• _DOCUMENT_
++++++

Great decision-making always involves emotional processes and some level of value judgement.
After all, decision-making is about choosing, and what we choose is based on subjective values of what’s better or worse for the situation. Decisions are binary (A or B) because our brains basically have circuits firing for either choice, and the circuit that fires more wins. So you ask, what impacts the firing of these circuits so I can make a good decision? It involves the three steps in making great decisions.
Step 1 – Choose your inputs. Get all the facts.
A decision can only be as good as the information it’s based on. Seem obvious, right? Let’s say you are trying to decide where to go for dinner. What kinds of inputs are there? First, do you want to go out at all? Then there are things like what time, what type of food, what places are available, how much to spend, and how to get there. Most individuals do not have a full set of factual information when deciding. Our brains give priority to recent and common ‘facts,’ and we aren’t aware that this is happening. But we think we have enough facts. This is like your common set of favourite places to eat, instead of every place within thirty minutes. This fact-limiting approach is often because of the second rule.
Step 2 – Watch your assumptions.
Even with our simple example, we make assumptions. Our emotional state influences the assumptions we make. For example, how hungry is everyone? Are you or others working to please someone or impress someone? Our emotions influence the assumptions we make about availability, service, quality of food, cost, and getting there and back. What complicates this is that each person is sensing and making assumptions about the emotions of others in real time. How much one person prefers a type of food, is worried about cost, or “imagines” how nice it would be at a certain place. Nobody wants to seem pushy, so everyone defers to everyone else, and the group can’t decide! Emotions influence the significance of different facts such that some facts override other facts. The cost will often override quality. Avoiding disagreement and wanting to please will override one’s preferred choice. Each person involved makes assumptions about their facts and what others think. The key is to be aware of the assumptions being made. Ideally, one reviews and validates any assumptions. This is part of getting the facts.

++++++

• _JOBS_
**A)** Answer these questions using the decision-making text:
(i) Why are decisions binary?
(ii) What can a decision only be as good as?
(iii) In the dinner example, what will cost often override?
**B)** Copy the passage of the decision-making text starting at "After all, decision-making" and ending at "making great decisions.".

• _ENTRIES_

++++++

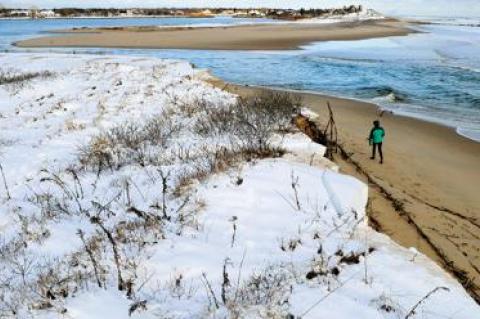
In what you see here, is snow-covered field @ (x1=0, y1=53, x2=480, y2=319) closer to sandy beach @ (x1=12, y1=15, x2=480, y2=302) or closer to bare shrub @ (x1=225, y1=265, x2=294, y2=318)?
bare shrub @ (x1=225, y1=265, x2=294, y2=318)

++++++

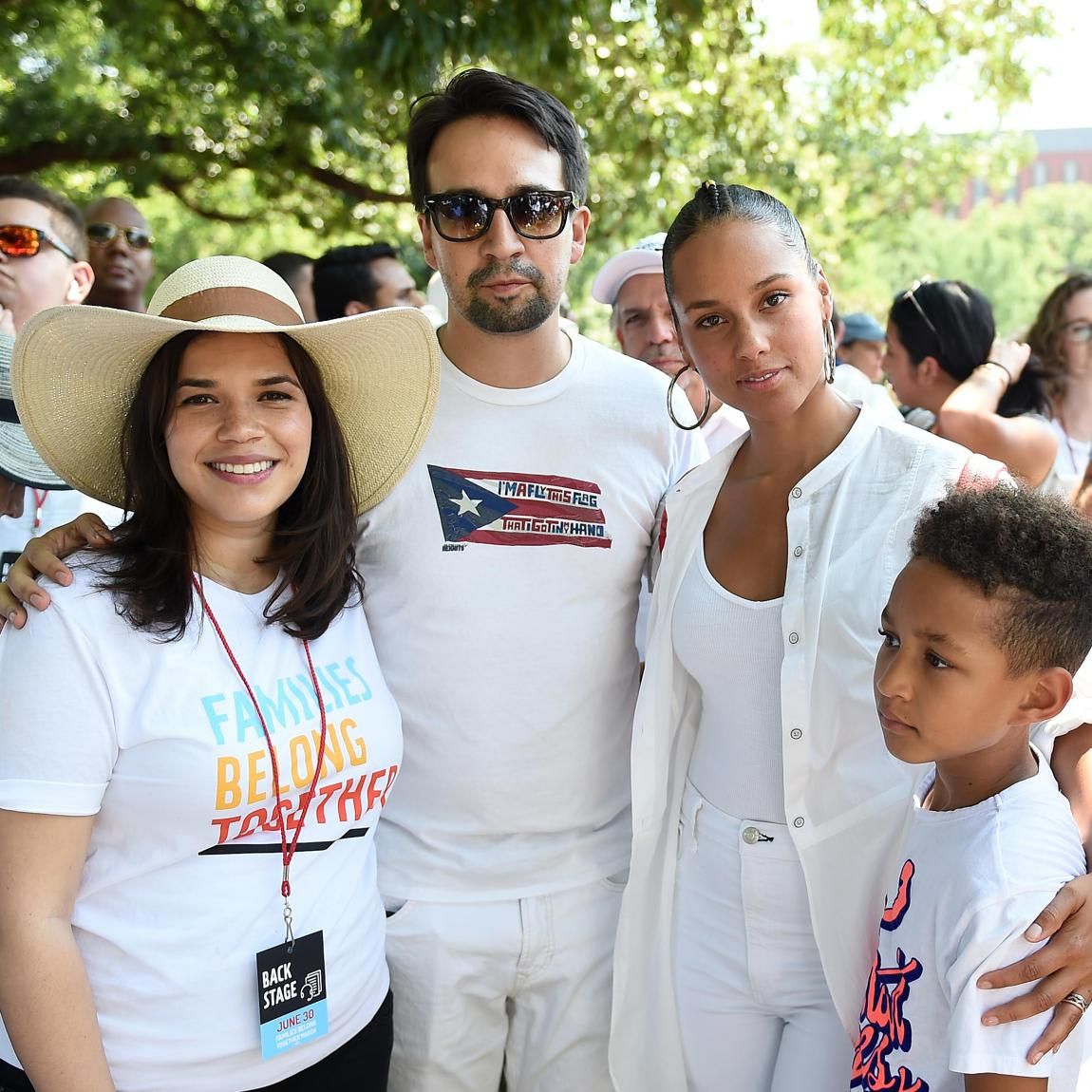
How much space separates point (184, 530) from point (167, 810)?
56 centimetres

++++++

• _WORKED ANSWERS_
**A)**
(i) Our brains have circuits firing for either choice, and the circuit that fires more wins.
(ii) The information it's based on.
(iii) Quality.

**B)**
After all, decision-making is about choosing, and what we choose is based on subjective values of what’s better or worse for the situation. Decisions are binary (A or B) because our brains basically have circuits firing for either choice, and the circuit that fires more wins. So you ask, what impacts the firing of these circuits so I can make a good decision? It involves the three steps in making great decisions.